+++ Extracted entries +++

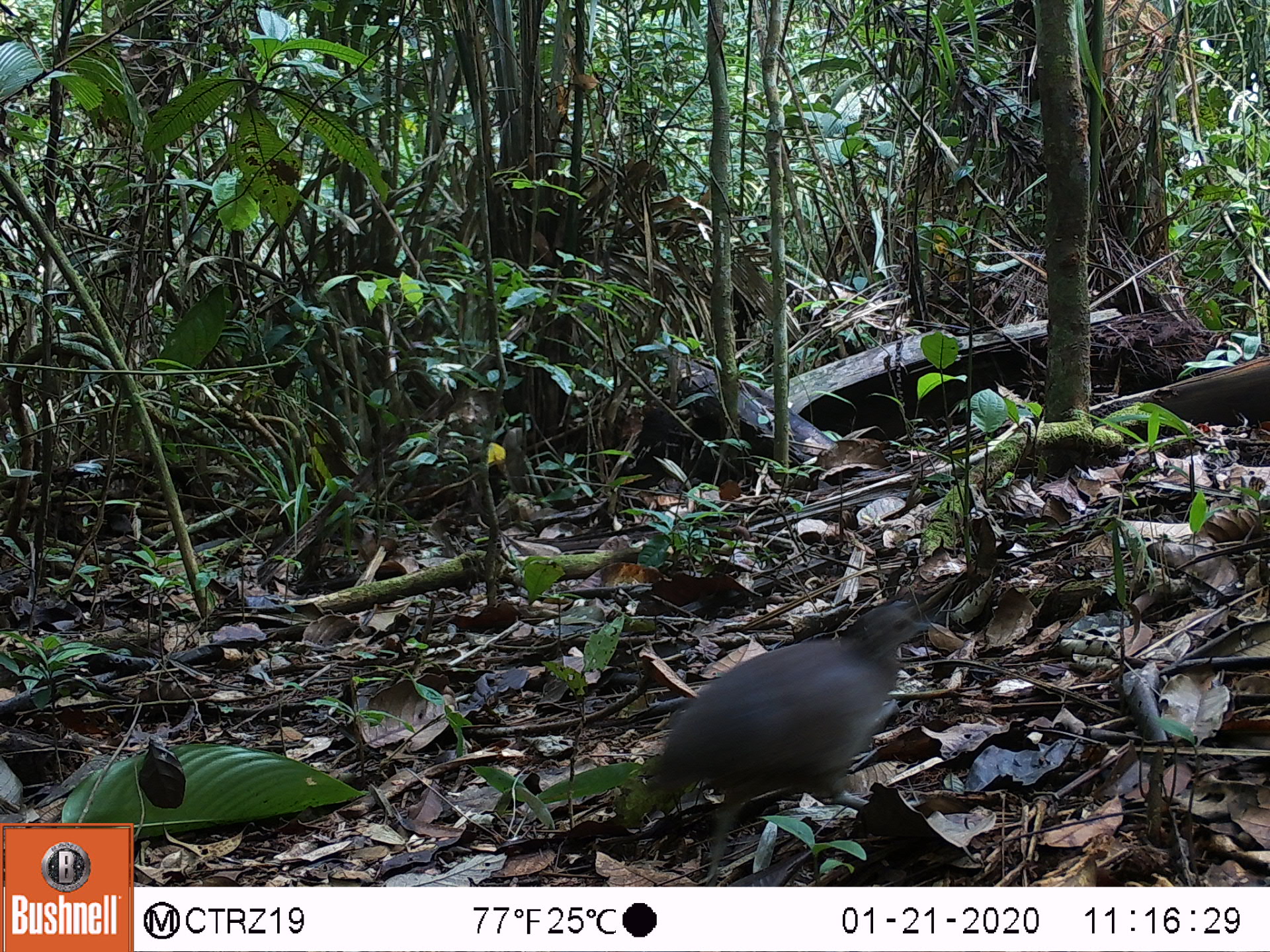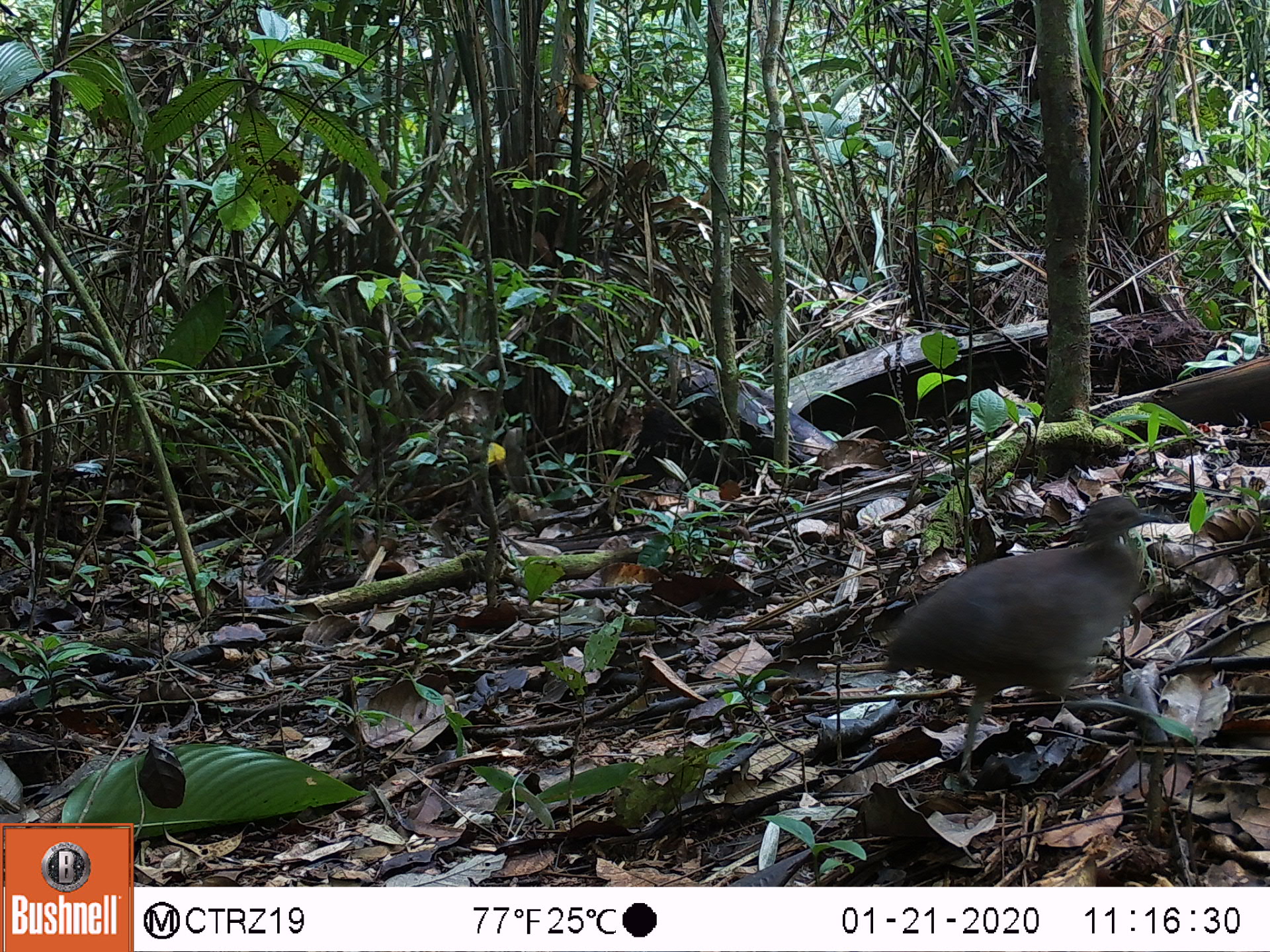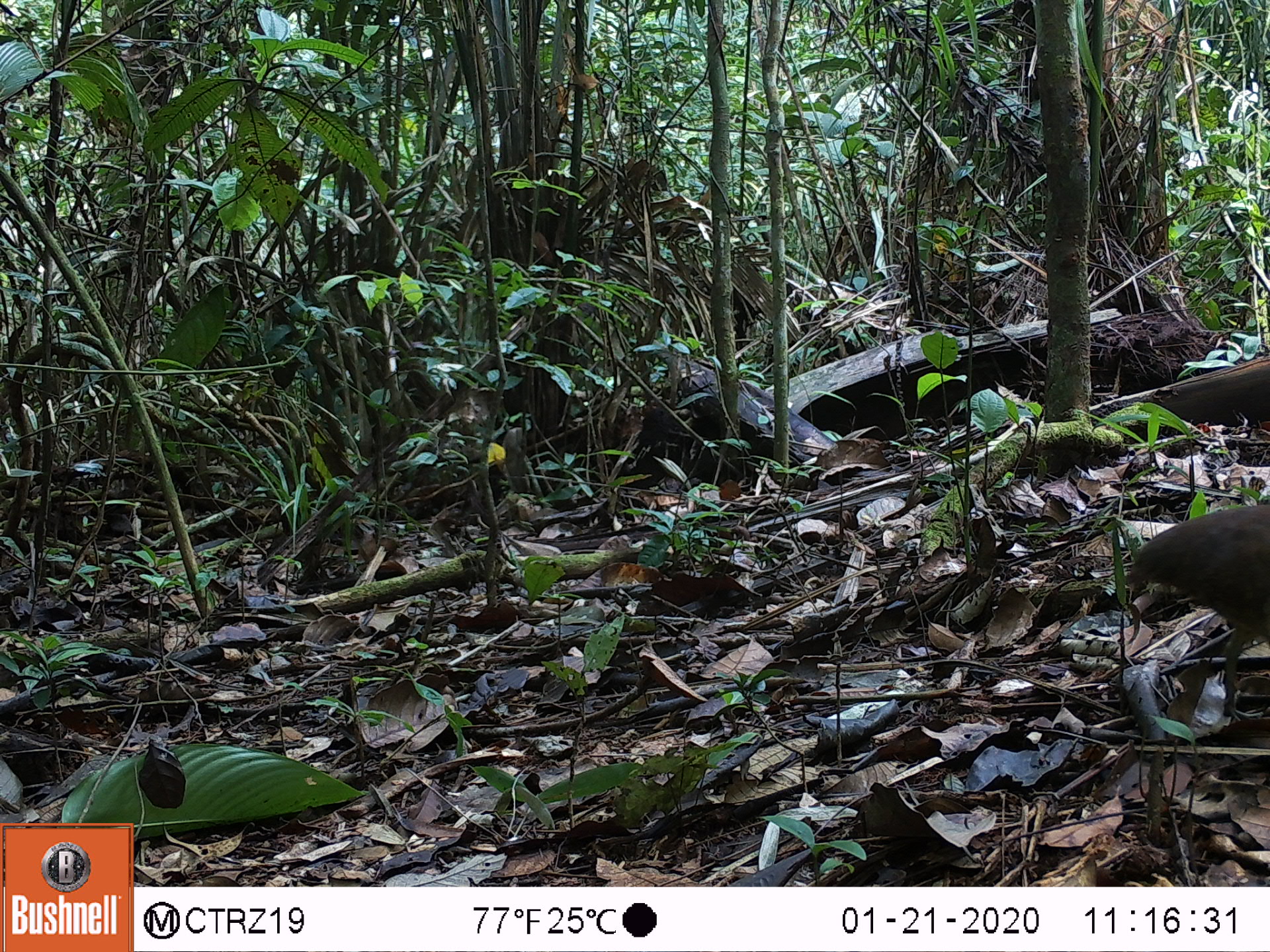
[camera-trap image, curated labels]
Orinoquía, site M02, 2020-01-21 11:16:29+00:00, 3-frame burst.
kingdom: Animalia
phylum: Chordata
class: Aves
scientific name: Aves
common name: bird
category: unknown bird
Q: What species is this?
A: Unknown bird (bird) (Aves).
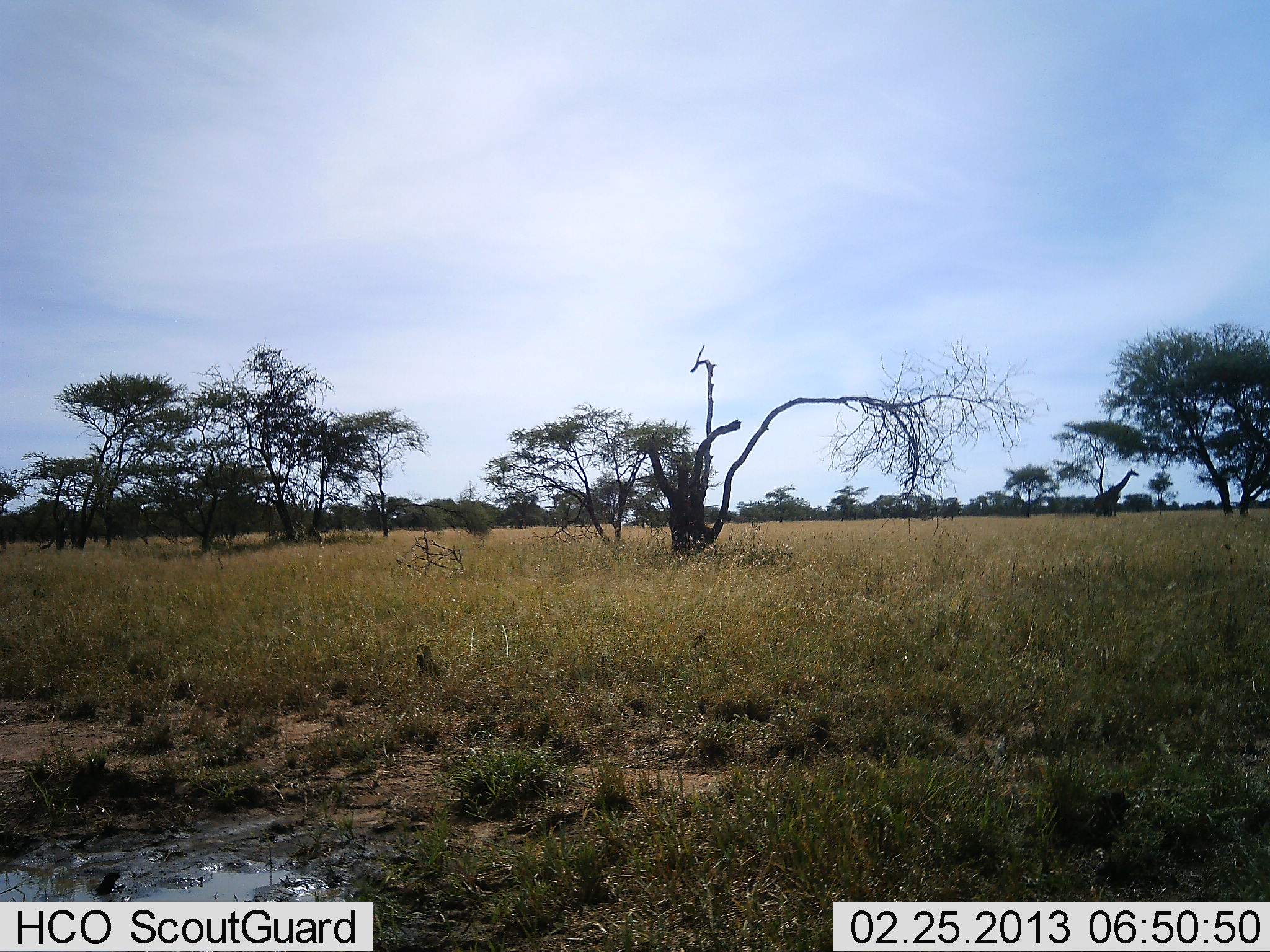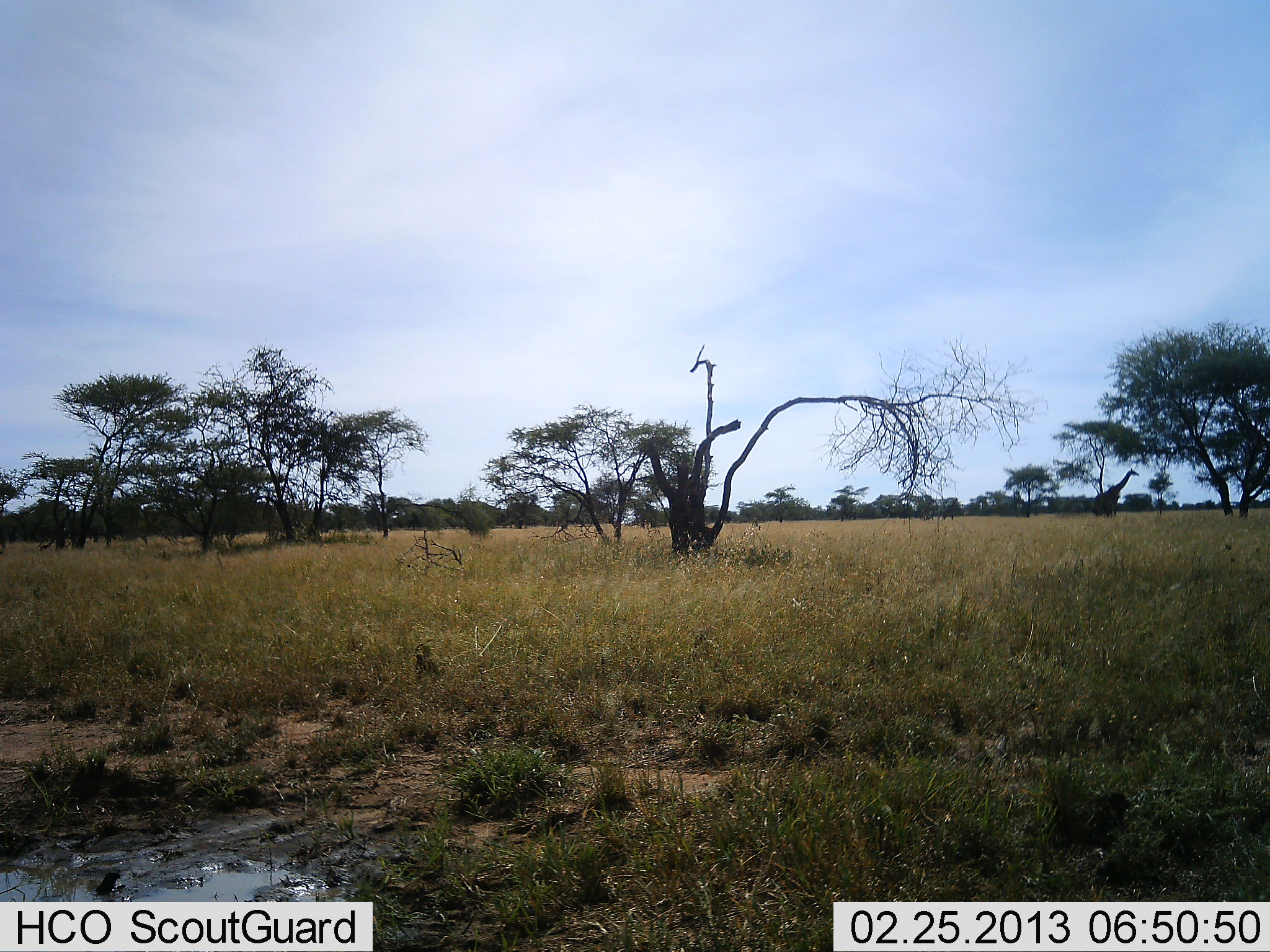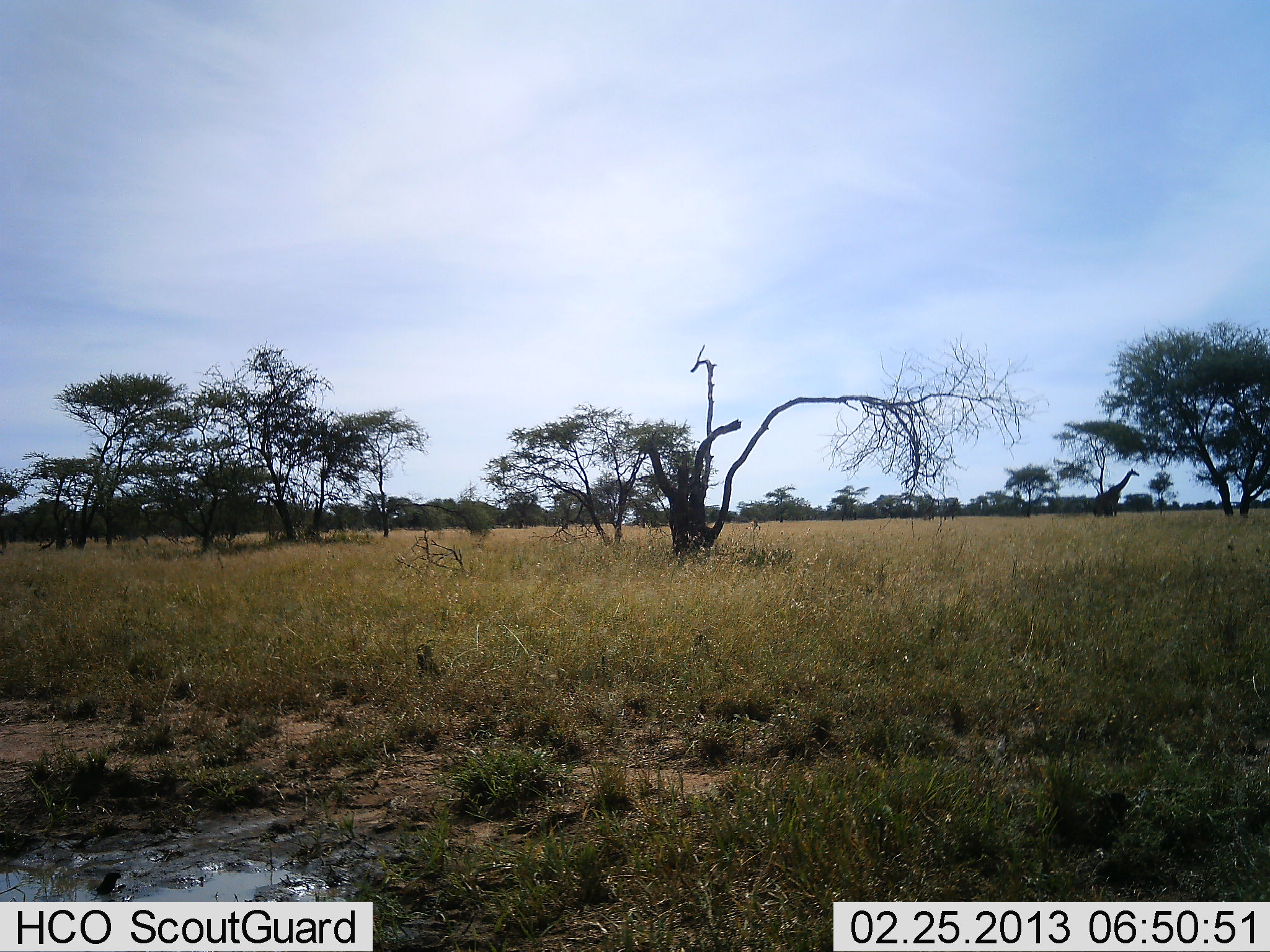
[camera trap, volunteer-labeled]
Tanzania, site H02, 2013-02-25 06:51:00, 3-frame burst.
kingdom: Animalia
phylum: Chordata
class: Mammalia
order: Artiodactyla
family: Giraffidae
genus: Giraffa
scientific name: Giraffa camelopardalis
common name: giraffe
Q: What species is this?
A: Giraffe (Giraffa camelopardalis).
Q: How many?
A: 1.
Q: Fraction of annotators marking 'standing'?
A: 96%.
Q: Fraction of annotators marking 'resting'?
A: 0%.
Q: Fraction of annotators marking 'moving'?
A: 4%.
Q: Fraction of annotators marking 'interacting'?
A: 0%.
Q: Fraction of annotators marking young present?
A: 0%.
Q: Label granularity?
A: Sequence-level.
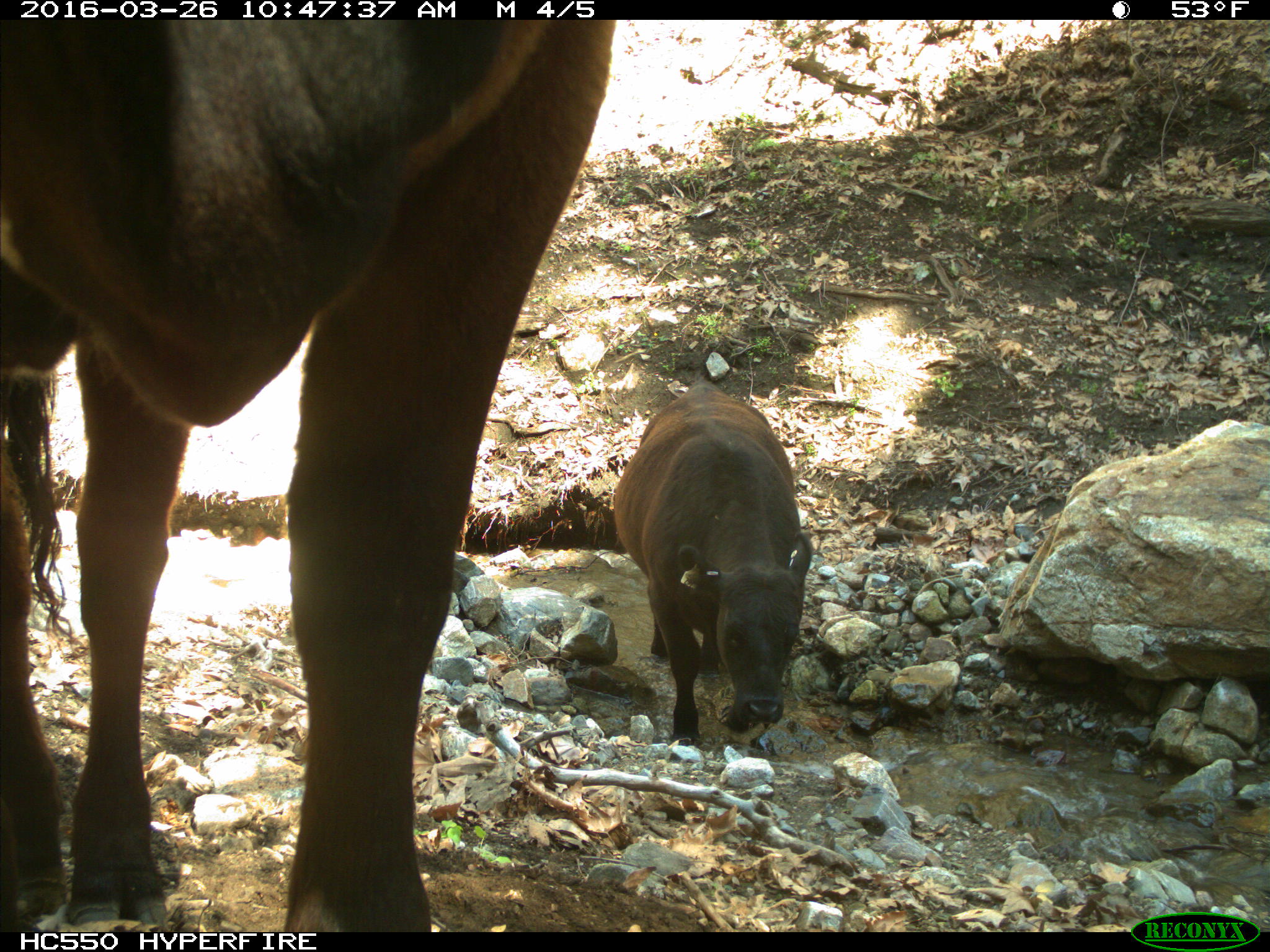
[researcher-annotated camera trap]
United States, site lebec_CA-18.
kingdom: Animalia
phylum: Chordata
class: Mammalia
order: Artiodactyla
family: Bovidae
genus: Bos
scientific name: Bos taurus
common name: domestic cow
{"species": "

+++

Required work
Give back the material above exactly as it appears, minus the pictures.

Response to this exercise
[camera-trap image, curated labels]
Orinoquía, site M02, 2020-01-21 11:16:29+00:00, 3-frame burst.
kingdom: Animalia
phylum: Chordata
class: Aves
scientific name: Aves
common name: bird
category: unknown bird
Q: What species is this?
A: Unknown bird (bird) (Aves).
[camera trap, volunteer-labeled]
Tanzania, site H02, 2013-02-25 06:51:00, 3-frame burst.
kingdom: Animalia
phylum: Chordata
class: Mammalia
order: Artiodactyla
family: Giraffidae
genus: Giraffa
scientific name: Giraffa camelopardalis
common name: giraffe
Q: What species is this?
A: Giraffe (Giraffa camelopardalis).
Q: How many?
A: 1.
Q: Fraction of annotators marking 'standing'?
A: 96%.
Q: Fraction of annotators marking 'resting'?
A: 0%.
Q: Fraction of annotators marking 'moving'?
A: 4%.
Q: Fraction of annotators marking 'interacting'?
A: 0%.
Q: Fraction of annotators marking young present?
A: 0%.
Q: Label granularity?
A: Sequence-level.
[researcher-annotated camera trap]
United States, site lebec_CA-18.
kingdom: Animalia
phylum: Chordata
class: Mammalia
order: Artiodactyla
family: Bovidae
genus: Bos
scientific name: Bos taurus
common name: domestic cow
{"species": "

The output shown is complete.